Could you format the stretch from the line containing "Examining (284,619) and" through the end of the records as a Markdown table with the columns Row and Line? Skip blank lines and leave out the pictures.

**Materials provided:**
## BEGIN

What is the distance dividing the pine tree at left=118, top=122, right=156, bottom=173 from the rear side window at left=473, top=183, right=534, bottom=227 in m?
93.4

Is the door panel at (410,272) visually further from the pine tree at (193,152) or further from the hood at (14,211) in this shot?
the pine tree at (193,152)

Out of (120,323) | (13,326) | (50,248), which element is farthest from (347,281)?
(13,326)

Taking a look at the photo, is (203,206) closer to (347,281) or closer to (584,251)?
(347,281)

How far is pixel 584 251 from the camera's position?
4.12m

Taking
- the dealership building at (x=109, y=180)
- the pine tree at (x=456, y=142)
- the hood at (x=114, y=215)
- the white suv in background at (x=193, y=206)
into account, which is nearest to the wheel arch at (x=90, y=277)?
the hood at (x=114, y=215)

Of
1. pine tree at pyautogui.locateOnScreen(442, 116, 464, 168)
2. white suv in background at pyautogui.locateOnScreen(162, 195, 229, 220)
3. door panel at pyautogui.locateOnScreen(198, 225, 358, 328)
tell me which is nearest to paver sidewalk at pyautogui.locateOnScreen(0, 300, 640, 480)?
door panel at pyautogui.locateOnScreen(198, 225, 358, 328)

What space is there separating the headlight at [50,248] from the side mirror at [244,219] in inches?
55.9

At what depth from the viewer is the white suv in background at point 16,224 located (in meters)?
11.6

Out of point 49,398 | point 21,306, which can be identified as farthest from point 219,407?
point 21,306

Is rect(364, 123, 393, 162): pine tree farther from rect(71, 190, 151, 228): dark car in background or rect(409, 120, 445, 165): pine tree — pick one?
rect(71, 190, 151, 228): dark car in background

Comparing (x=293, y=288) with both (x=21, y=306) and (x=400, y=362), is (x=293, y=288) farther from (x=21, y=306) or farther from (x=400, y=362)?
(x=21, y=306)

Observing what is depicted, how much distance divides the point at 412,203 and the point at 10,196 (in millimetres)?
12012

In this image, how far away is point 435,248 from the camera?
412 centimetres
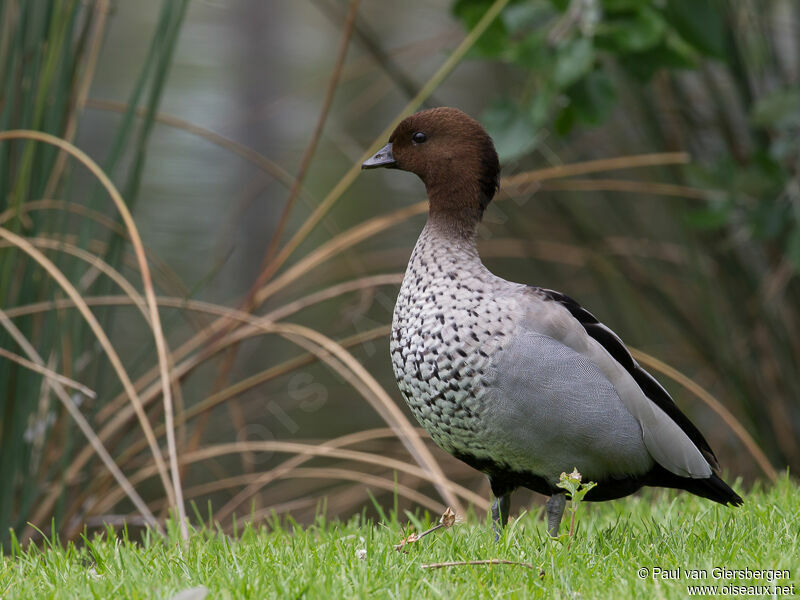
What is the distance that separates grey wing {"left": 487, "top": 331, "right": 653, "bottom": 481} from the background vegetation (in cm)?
47

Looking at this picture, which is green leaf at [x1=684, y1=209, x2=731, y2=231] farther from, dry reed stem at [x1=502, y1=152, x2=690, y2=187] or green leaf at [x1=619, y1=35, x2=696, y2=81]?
green leaf at [x1=619, y1=35, x2=696, y2=81]

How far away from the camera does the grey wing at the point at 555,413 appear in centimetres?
251

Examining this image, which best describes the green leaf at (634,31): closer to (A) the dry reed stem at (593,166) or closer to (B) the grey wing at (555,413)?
(A) the dry reed stem at (593,166)

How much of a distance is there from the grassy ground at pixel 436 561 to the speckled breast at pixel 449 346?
0.29 m

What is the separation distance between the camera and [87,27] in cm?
353

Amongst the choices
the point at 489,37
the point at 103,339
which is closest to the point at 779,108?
the point at 489,37

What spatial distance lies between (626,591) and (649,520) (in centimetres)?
105

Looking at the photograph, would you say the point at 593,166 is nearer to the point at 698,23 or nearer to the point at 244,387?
the point at 698,23

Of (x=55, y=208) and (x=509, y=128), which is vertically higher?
(x=509, y=128)

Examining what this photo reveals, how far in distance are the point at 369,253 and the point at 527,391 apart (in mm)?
2957

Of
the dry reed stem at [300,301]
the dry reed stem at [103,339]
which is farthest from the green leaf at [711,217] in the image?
the dry reed stem at [103,339]

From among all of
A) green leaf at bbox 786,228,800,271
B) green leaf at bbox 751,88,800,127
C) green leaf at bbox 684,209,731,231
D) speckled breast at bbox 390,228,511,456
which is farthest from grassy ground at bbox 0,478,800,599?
green leaf at bbox 751,88,800,127

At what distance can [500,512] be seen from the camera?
2783 mm

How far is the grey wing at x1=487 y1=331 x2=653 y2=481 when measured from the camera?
2514 mm
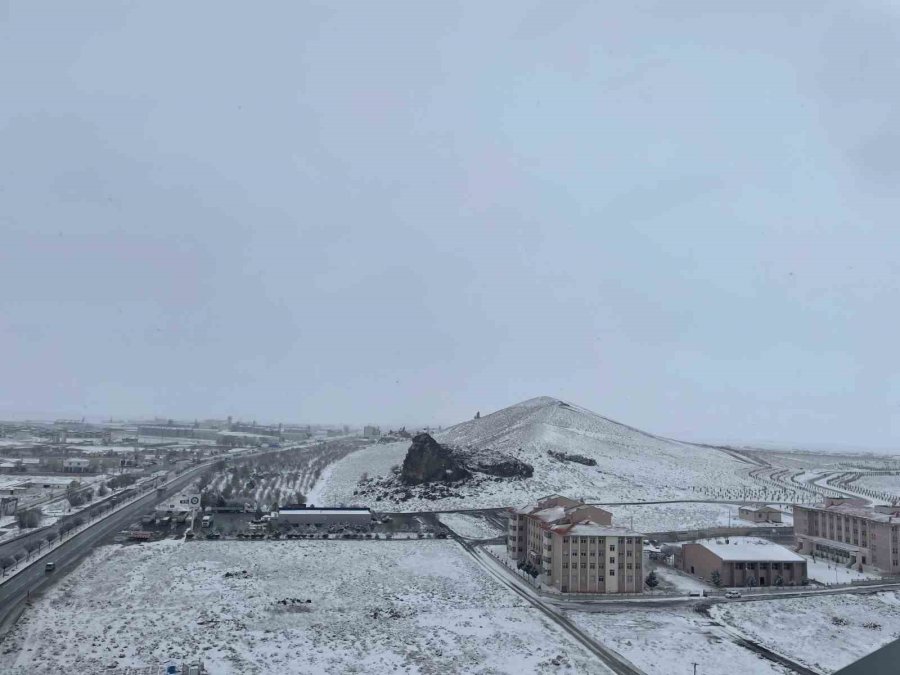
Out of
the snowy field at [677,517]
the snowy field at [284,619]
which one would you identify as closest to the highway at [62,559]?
the snowy field at [284,619]

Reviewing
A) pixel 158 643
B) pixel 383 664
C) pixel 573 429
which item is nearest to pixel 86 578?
pixel 158 643

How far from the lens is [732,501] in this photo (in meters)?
85.6

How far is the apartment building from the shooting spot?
4891cm

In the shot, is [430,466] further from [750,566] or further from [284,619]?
[284,619]

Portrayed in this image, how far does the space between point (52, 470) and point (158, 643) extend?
96494 mm

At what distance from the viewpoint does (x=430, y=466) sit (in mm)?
91562

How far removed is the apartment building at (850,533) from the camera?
48.9 m

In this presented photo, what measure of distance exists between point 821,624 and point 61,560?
47.4 meters

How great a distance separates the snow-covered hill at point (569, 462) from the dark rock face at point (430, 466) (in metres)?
5.18

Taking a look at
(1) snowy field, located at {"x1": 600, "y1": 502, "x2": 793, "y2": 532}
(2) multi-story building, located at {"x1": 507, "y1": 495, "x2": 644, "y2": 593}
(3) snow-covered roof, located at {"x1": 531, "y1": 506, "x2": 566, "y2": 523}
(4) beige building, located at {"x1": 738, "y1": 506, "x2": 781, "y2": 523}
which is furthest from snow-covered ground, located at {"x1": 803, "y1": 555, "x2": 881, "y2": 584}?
(3) snow-covered roof, located at {"x1": 531, "y1": 506, "x2": 566, "y2": 523}

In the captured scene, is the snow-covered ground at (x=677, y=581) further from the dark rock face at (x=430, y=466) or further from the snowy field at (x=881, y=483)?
the snowy field at (x=881, y=483)

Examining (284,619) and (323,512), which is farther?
(323,512)

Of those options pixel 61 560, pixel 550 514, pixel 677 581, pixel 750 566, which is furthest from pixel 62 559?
pixel 750 566

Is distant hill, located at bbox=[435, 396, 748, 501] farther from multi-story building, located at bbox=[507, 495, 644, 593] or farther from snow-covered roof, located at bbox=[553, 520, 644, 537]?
multi-story building, located at bbox=[507, 495, 644, 593]
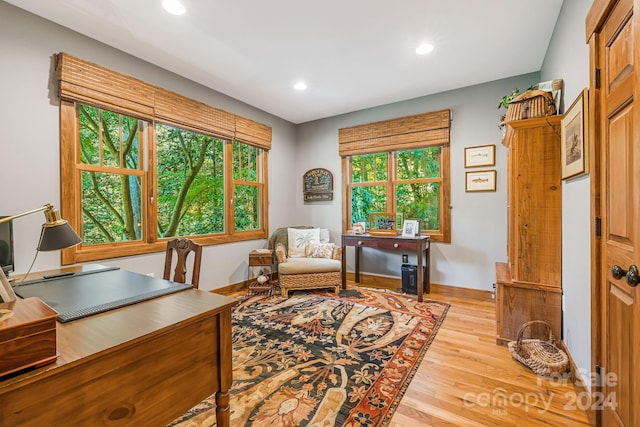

## END

**Exercise answer:**
| Row | Line |
|---|---|
| 1 | Examining (284,619) and (323,512), which is farther? |
| 2 | (323,512) |
| 3 | Of those options pixel 61 560, pixel 550 514, pixel 677 581, pixel 750 566, which is furthest from pixel 62 559? |
| 4 | pixel 750 566 |
| 5 | Is distant hill, located at bbox=[435, 396, 748, 501] farther from multi-story building, located at bbox=[507, 495, 644, 593] or farther from snow-covered roof, located at bbox=[553, 520, 644, 537]? |
| 6 | multi-story building, located at bbox=[507, 495, 644, 593] |